*Exercise instructions*.
1. Using the essay on LGBQT underrepresentation in STEM, answer each question below in one short sentence on its own line.
(a) At what event and in what year did the author first wonder whether LGBQT people are underrepresented in STEM?
(b) What does the National Science Foundation not ask about when it compiles statistics on researchers and STEM students?
(c) According to the American Physical Society report, what share of LGBQT physicists considered leaving their department or workplace in the last year?
2. Write the next paragraph of the essay on LGBQT underrepresentation in STEM, picking up after its final sentence.

*Text shown*.
The problem with LGBQT underrepresentation

Jacob M. Carter
By Jacob M. Carter
Aug. 1, 2018

Another Pride Month has come and gone, offering the same lesson it does every year — inclusion and diversity are important. Outside of the valid argument that we should respect and be kind to all different kinds of people, inclusion and diversity are important because every person brings a unique perspective to problem solving. Research has demonstrated the value of such diversity, yet lesbian, gay, bisexual, queer or transgender individuals in science, technology, engineering and mathematics continue to face barriers to professional advancement. This needs to change if we hope to have a diverse workforce ready to tackle the world’s toughest problems.

Members of the U.S. Air Force participate in a 2016 Pride Month 5-K run in Illinois.U.S. AIR FORCE PHOTO

I remember the first time I realized as a gay man that I had no idea how well-represented the LGBQT community was in the STEM workforce. I was at one of the nightly poster sessions at the 2012 annual meeting of the Ecological Society of America. I remember a new topic area of posters that year — ecologists investigating the representation of women and racial minorities in the field. They had lots of data showing women and people of color are underrepresented not only in ecology but in STEM overall, and they were beginning to ask the question, “Why are these groups underrepresented in STEM fields?” While we must do more work to answer this question and address these disparities, I found myself standing among these many posters wondering, “Where are data on LGBQT individuals in STEM? Am I, as a gay man, underrepresented in STEM?” I would find that the data didn’t exist.

While the National Science Foundation compiles detailed statistics about women, underrepresented minorities and the prevalence of various disabilities among researchers and STEM students in the U.S., it does not ask about LGBQT identification. Nor are there many large-scale, systematic, independent studies that address the representation of LGBQT individuals in the STEM workforce or question what the social environment is like in STEM workplaces for these individuals.

We know that many LGBQT scientists still fear coming out to their colleagues. This is likely because publishing, receiving tenure and getting grant funding all heavily depend on the judgment of colleagues, who might be influenced by their own explicit or implicit biases. Studies conducted over the past few years suggest such biases play a role in women and people of color receiving STEM awards and grants; there is no reason to think that the LGBQT individuals in the STEM community would be exempt from similar biases. The American Physical Society produced a report showing that one in three LGBQT physicists considered leaving their department or workplace in the last year, which correlated strongly with personally experiencing harassment and/or witnessing it.

LGBQT students also experience hostile environments in STEM programs. In a study conducted at a major university in the western U.S., researchers found that engineering students identifying as LGB did not have as many opportunities to succeed as their heterosexual peers due to the additional emotional and academic effort these students exhausted to internalize their sexuality. Another study of computer majors identifying as LGBQT at a university found that these students did not feel like they belonged in the field and were, therefore, less likely to continue in the major. And it’s possible that such issues, in addition to dealing with the hardships of identifying as LGBQT, keep LGBQT students from being retained in the STEM workforce.

*Data shown*.
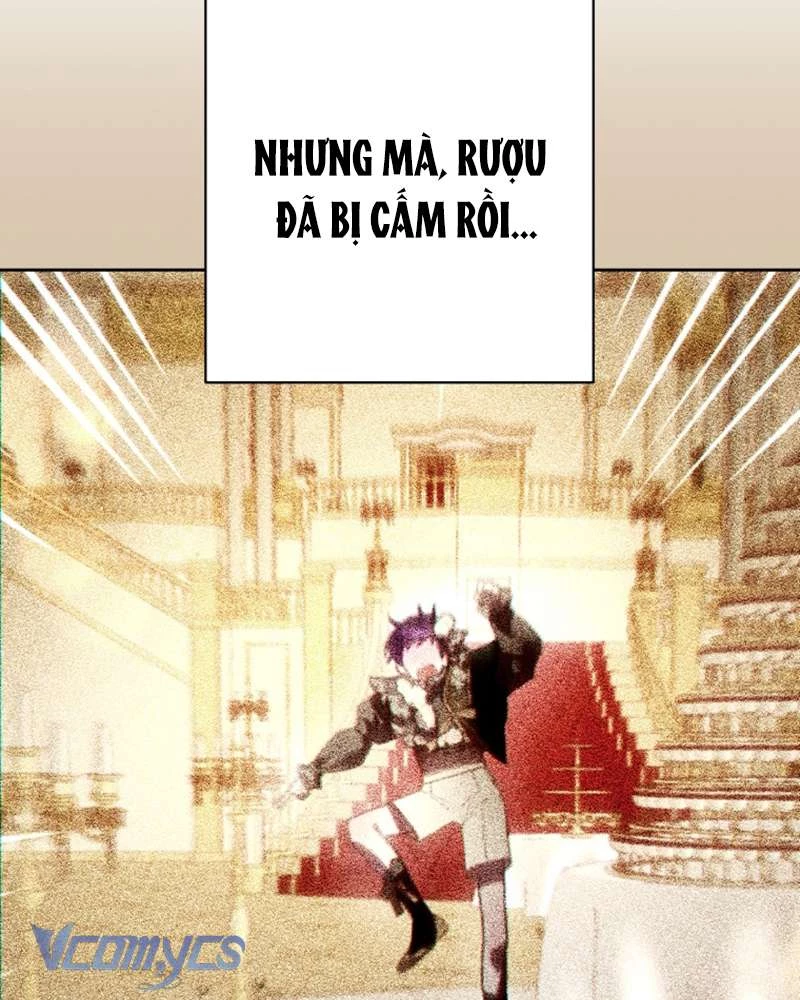 Em Trai Tôi Là Hoàng Đế Ngang Ngược Chapter 52 - 99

*Solved tasks*.
1.
(a) It was at the 2012 annual meeting of the Ecological Society of America.
(b) The National Science Foundation does not ask about LGBQT identification.
(c) One in three LGBQT physicists considered leaving.

2.
Those challenges to success may be affecting who enters and who stays in STEM fields. This year, a study published in Science Advances reported that LGBQ individuals are less represented in STEM than their heterosexual counterparts (the study did not report on transgender students). This study used a longitudinal, national data set of 4,162 STEM-aspiring college students across 78 institutions to determine whether status as a sexual minority predicted a lower likelihood of retention in a STEM major. The study found that, by the fourth year of college, 71.1 percent of heterosexual students were retained in STEM, whereas 63.8 percent of the sexual minority students were retained — an approximate 7 percent difference between the groups. This difference increased to 10 percent when the author controlled for other factors that support retention in STEM. This study and others have shown that one factor that improves retention of students is participation in undergraduate research; yet even though LGBQ students in this study had higher rates of participation in undergraduate research relative to their heterosexual peers, they were still less likely to remain in STEM.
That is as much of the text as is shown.